[Start of Attachment]

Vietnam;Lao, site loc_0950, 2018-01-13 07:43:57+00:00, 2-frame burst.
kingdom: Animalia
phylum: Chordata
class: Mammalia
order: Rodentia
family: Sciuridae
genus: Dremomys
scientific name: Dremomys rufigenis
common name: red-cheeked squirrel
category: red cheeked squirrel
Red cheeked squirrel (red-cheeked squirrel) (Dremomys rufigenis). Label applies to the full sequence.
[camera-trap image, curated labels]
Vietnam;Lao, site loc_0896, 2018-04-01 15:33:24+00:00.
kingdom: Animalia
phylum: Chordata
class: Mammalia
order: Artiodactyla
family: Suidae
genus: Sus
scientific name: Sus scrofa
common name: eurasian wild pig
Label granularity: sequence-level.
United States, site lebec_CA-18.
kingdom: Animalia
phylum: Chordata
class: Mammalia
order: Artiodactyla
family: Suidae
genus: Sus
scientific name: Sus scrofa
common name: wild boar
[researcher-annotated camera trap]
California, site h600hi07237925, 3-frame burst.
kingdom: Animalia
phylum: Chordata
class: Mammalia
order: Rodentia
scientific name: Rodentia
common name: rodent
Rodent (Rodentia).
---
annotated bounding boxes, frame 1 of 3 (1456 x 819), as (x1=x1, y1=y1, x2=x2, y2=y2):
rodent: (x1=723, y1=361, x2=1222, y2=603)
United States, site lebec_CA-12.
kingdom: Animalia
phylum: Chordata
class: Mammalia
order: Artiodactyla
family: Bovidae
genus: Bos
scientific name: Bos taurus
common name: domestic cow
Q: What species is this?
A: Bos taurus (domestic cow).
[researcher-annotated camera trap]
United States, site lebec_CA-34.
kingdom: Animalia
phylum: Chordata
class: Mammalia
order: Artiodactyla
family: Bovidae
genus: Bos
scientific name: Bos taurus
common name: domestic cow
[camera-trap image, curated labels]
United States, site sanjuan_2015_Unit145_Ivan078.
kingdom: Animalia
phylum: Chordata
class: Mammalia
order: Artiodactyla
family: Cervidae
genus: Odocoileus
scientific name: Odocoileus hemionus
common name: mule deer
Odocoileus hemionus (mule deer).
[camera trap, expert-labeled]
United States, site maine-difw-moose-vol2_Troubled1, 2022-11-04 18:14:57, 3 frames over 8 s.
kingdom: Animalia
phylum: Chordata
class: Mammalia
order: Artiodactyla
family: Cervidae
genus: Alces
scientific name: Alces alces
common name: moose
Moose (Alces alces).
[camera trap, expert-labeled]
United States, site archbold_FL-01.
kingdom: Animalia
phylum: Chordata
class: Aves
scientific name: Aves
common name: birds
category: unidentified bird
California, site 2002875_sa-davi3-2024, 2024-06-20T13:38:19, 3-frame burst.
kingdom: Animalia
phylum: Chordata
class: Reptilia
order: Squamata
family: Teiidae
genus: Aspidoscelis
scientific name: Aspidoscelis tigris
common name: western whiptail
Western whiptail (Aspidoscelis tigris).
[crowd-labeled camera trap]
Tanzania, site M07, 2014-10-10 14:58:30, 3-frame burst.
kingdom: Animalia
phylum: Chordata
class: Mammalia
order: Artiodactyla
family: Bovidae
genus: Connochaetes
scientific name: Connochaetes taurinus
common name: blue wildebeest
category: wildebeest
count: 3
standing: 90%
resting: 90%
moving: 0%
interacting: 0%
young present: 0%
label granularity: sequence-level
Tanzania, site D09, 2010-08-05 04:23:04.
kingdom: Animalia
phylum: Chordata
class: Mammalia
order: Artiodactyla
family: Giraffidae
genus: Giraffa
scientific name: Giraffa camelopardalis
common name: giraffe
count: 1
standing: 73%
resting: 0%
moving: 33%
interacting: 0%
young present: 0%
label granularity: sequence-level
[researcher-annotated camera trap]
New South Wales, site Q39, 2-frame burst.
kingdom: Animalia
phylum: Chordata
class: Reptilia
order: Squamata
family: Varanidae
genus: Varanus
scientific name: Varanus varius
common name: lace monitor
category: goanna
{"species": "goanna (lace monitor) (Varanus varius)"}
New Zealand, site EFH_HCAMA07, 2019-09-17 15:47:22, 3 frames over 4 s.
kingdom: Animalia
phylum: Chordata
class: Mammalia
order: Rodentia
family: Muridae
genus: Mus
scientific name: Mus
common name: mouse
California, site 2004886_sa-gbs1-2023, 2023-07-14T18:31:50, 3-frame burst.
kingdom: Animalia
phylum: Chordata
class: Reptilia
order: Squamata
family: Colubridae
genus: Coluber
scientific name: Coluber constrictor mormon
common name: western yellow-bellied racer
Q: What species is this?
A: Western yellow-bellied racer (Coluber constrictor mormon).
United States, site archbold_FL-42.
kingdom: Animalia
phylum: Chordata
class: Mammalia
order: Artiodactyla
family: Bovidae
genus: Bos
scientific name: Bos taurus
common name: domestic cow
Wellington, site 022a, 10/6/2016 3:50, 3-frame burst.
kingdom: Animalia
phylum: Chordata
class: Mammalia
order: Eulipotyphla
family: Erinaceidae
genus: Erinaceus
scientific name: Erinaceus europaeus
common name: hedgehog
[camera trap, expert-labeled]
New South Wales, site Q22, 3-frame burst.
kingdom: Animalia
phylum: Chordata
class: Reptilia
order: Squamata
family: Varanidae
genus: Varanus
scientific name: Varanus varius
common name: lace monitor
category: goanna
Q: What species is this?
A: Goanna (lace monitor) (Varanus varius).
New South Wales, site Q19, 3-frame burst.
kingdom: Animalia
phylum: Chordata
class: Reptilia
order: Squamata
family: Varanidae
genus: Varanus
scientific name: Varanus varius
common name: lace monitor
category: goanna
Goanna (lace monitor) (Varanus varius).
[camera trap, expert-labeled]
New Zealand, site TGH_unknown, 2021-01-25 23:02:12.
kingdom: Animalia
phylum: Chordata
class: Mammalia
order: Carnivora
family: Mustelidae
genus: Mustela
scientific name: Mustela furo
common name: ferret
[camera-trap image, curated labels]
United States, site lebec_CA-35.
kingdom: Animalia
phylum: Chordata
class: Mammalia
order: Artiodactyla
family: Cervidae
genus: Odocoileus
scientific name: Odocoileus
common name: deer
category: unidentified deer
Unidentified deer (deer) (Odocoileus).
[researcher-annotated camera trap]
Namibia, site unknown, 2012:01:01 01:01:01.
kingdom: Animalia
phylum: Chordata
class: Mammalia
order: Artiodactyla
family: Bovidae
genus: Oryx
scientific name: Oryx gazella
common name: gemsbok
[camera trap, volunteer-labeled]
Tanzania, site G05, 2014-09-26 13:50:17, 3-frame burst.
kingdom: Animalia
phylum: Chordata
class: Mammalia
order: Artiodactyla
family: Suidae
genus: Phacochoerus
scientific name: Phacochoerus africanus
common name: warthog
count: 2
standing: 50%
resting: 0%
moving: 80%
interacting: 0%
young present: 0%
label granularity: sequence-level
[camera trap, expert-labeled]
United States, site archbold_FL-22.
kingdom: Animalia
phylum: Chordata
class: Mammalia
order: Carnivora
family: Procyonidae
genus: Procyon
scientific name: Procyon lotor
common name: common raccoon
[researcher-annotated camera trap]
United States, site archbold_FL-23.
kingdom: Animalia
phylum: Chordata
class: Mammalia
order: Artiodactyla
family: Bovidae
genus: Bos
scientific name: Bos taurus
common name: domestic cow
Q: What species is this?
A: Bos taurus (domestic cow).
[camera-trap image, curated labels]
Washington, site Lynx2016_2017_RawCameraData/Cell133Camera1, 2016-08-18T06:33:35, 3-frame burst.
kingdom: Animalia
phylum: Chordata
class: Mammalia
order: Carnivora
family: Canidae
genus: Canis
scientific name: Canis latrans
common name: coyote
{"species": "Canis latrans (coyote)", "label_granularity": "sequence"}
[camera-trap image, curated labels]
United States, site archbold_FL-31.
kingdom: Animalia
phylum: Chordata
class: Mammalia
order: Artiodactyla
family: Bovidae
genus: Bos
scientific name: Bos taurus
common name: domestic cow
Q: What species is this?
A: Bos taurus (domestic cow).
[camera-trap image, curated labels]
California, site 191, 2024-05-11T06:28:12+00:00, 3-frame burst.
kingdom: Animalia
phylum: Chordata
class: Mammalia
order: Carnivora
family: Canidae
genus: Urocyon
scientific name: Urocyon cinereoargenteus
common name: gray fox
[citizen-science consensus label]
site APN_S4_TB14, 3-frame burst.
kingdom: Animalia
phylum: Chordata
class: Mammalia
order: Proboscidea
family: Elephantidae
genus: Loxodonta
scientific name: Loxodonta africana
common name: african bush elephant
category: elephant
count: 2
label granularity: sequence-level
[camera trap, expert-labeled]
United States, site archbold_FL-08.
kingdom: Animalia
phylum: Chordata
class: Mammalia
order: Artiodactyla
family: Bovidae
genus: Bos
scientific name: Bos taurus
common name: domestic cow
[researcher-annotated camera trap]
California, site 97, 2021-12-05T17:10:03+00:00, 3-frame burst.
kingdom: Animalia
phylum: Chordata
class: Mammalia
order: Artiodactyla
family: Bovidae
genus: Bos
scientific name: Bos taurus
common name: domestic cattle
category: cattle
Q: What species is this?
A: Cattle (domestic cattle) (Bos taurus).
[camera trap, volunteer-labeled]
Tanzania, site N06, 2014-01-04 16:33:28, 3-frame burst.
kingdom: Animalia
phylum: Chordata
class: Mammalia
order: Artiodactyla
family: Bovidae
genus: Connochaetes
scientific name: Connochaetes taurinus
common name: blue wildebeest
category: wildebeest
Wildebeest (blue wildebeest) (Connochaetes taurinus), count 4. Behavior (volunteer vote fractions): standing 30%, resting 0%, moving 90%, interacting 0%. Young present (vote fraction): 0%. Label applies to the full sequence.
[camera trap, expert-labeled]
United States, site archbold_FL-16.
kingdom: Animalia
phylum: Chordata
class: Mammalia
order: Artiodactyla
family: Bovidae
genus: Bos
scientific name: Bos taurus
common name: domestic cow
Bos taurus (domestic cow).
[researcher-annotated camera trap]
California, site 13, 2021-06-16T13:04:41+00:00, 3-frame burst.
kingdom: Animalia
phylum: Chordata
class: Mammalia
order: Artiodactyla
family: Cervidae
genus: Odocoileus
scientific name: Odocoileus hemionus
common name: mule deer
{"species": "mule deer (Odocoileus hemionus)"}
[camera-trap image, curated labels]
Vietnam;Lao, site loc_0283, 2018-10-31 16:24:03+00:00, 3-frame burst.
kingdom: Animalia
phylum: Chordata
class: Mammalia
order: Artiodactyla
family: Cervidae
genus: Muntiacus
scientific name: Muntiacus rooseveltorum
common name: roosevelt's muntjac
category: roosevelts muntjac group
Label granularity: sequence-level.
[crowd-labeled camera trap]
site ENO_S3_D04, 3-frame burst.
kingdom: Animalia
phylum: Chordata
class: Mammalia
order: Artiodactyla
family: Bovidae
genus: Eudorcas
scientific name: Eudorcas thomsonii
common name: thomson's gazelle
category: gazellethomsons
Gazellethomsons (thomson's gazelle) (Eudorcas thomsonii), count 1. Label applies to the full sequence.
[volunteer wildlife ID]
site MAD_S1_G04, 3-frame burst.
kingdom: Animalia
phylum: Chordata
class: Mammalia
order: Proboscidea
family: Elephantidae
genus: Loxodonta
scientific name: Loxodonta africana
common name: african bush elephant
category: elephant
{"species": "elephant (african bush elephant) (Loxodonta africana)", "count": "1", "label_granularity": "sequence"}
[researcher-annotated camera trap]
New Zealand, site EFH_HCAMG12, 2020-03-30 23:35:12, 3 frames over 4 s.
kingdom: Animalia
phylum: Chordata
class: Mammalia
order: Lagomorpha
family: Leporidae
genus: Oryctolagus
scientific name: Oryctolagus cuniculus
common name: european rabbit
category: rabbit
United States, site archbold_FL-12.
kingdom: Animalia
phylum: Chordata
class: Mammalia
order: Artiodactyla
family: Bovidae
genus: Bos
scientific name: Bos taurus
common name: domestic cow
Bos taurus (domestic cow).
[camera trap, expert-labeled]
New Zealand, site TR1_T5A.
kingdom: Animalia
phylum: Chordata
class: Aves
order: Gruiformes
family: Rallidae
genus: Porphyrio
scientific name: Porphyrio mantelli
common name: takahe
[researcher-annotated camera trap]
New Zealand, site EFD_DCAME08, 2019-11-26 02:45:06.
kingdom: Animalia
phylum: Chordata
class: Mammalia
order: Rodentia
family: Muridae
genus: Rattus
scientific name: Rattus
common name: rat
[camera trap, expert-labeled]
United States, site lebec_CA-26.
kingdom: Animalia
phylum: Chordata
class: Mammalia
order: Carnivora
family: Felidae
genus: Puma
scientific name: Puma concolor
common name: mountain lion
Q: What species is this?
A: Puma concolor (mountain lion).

[End of Attachment]

Looking at the entries, count the lines where the word "Vietnam" appears, and state the count by itself.

Solved problem — 3